Nantucket is an island 30 miles off the coast of Massachusetts. But at one time it was part of the mainland until about 5,000 years ago. After the glaciers had receded, the ocean crept into the valleys and cut the land off, creating the island we know today. That is the dry, scientific explanation. A more colorful story involves the Wampanoag legend of Maushop, a giant who could only sleep comfortably along the south coast of Cape Cod. But he did not like getting sand in his moccasins. One night he became so restless that he kicked one moccasin off a short distance, and it became Martha’s Vineyard. Increasingly annoyed, he kicked the other moccasin off even farther, and it became Nantucket, which means “far away land.”

I had wanted to visit Nantucket since I first read Herman Melville’s Moby-Dick in high school. That mighty book based on the mighty subject of whaling—to paraphrase the main character Ishmael’s description of his narrative—has always captured my imagination. I have read the novel at least 15 times, including once again on my recent sojourn in Nantucket. A journey to Nantucket today involves getting on a ferry—either one for passengers only (which takes about one hour from Hyannis) or one that carries vehicles, which is slower (taking a little over two hours).
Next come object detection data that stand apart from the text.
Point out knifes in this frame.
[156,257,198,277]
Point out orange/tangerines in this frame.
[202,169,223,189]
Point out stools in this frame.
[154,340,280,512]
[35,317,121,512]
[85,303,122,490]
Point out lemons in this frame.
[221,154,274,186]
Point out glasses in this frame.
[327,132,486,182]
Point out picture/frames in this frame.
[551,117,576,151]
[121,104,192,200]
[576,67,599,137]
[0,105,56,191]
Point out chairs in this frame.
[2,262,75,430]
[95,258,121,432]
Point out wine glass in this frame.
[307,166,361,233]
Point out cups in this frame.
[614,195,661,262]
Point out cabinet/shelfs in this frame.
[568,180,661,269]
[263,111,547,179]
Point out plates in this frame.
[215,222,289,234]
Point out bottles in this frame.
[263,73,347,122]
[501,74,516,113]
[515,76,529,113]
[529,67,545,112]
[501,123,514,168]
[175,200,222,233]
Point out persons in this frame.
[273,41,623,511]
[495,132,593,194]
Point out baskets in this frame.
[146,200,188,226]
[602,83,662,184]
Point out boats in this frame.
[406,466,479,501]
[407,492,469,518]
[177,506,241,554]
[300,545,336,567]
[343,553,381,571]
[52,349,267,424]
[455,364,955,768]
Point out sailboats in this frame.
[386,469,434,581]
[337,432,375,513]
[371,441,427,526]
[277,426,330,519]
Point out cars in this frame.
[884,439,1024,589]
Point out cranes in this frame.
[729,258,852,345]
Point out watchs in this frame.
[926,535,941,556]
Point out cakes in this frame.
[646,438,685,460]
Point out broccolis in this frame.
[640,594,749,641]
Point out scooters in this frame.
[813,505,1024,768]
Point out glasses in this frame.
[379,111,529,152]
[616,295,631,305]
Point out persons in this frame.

The day I took the ferry the weather was chilly and overcast. I peered over the railing to get my first glimpse of the island through the low sky, just as Ishmael had done in Moby-Dick. And then, like Ishmael, I spied the island. “Nantucket! Take out your map and look at it. See what a real corner of the world it occupies; how it stands there, away off shore, more lonely than the Eddystone lighthouse.” (Moby-Dick, Chapter 14).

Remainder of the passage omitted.